Disappearing Forests and Wetlands in Belize revealed by NASA satellite

In recent years experts can keep tabs on all the things happening on the planet through space. And this technology is what the space industry, via satellites, is helping the globe in achieving. We can look out for natural disasters, climatic changes, and other happenings in space with these facts.

Recently utilizing NASA satellite images and machine learning, the University of Texas research team at Austin unmasked changes in the Northwestern Belize landscape. These changes date back to the last four decades, where there is a significant loss of wetlands and forests. However, there is also an indication of successful regrowth of forest in the conservation zones whose main mission is to protect ancient Maya’s surviving structures.

This research is vital and offers a case study regarding the rapidly developing and tropical areas globally, especially in regions struggling to maintain a forest and wetland conservation balance, keeping in mind food security and agricultural needs. A professor at the Geography Department, Timothy Beach, explained that the broad-scale worldly studies indicate tropical deforestation and destruction of wetlands is happening fast. And these details are affecting climate changes in different ways, including an increase in greenhouse gas emissions. It is also the main contributor to water pollution, and Belize is a popular long-term environmental research Centre when solving this global dilemma.

The research team has a study in Remote Sensing where it states that the study was under Colin Doyle’s leadership, a UT Austin Graduate. During the study, the team used NASA satellite images to show the land-cover and the years’ changes. The timeline was chosen regarding the agricultural and conservation initiatives’ rapid changes.

The Landsat program has been running since 1972, recording earth images, and is currently working under the eighth satellite. To make such conclusions, the research team used images from many satellites in the program. Later they used an algorithm to understand eight different land types, including wetlands and forests. From the images, it is clear that between 1984 and 1987, deforestation was reduced to small patches. With protected areas dating back to the 1990s, the second examination between 1999 and 2001 showed forest regrown but wetlands losses.

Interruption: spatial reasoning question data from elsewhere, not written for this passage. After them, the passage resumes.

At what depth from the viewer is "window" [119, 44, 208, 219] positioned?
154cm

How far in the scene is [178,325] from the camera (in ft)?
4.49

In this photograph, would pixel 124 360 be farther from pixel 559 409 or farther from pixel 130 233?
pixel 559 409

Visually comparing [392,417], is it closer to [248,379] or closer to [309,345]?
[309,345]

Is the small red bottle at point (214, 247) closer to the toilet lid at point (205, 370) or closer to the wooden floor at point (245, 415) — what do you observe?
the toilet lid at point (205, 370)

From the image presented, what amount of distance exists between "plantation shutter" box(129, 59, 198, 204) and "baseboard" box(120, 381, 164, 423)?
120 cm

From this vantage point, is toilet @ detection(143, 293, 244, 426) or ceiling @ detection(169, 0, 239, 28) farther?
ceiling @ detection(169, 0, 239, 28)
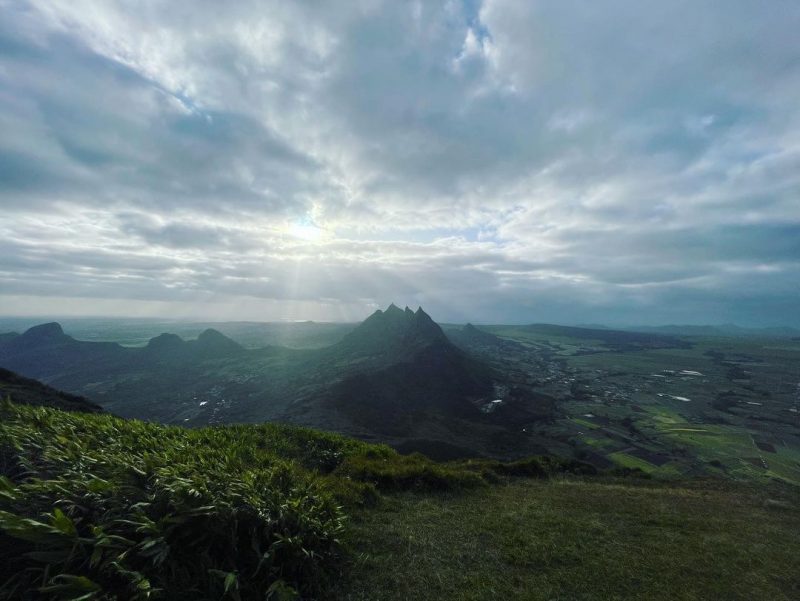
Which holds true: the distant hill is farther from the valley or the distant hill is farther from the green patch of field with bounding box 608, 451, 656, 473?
the green patch of field with bounding box 608, 451, 656, 473

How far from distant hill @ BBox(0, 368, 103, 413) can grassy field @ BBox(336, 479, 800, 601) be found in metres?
31.7

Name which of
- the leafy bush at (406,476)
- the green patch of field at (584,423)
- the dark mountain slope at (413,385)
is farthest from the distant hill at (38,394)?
the green patch of field at (584,423)

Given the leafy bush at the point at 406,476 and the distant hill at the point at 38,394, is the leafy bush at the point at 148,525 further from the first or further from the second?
the distant hill at the point at 38,394

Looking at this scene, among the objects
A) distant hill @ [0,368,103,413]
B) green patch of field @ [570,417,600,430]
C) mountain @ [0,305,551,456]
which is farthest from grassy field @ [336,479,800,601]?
green patch of field @ [570,417,600,430]

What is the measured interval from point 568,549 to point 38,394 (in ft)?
145

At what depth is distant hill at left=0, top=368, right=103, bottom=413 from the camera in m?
28.6

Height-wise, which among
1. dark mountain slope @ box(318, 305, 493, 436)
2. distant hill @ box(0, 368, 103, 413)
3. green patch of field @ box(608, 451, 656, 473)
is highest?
distant hill @ box(0, 368, 103, 413)

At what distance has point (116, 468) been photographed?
28.2 feet

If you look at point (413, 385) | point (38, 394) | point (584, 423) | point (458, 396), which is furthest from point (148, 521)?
point (458, 396)

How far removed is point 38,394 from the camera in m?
32.6

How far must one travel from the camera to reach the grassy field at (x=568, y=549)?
8750 mm

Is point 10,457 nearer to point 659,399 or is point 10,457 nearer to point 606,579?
point 606,579

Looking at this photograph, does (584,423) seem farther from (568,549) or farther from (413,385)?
(568,549)

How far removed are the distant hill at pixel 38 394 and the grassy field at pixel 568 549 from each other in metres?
31.7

Its third examination was between 2014 and 2016, and following the industrial agriculture shift, losses in both wetlands and forests are evident. One of the major influencing factors is population since an increase in population means more land for agriculture for food security. And this detail will have a huge impact on the land. Images also show the necessity of conservation efforts for forest maintenance. The report indicates that the conversion of forest to agricultural land increases greenhouse gas emissions in the tropics.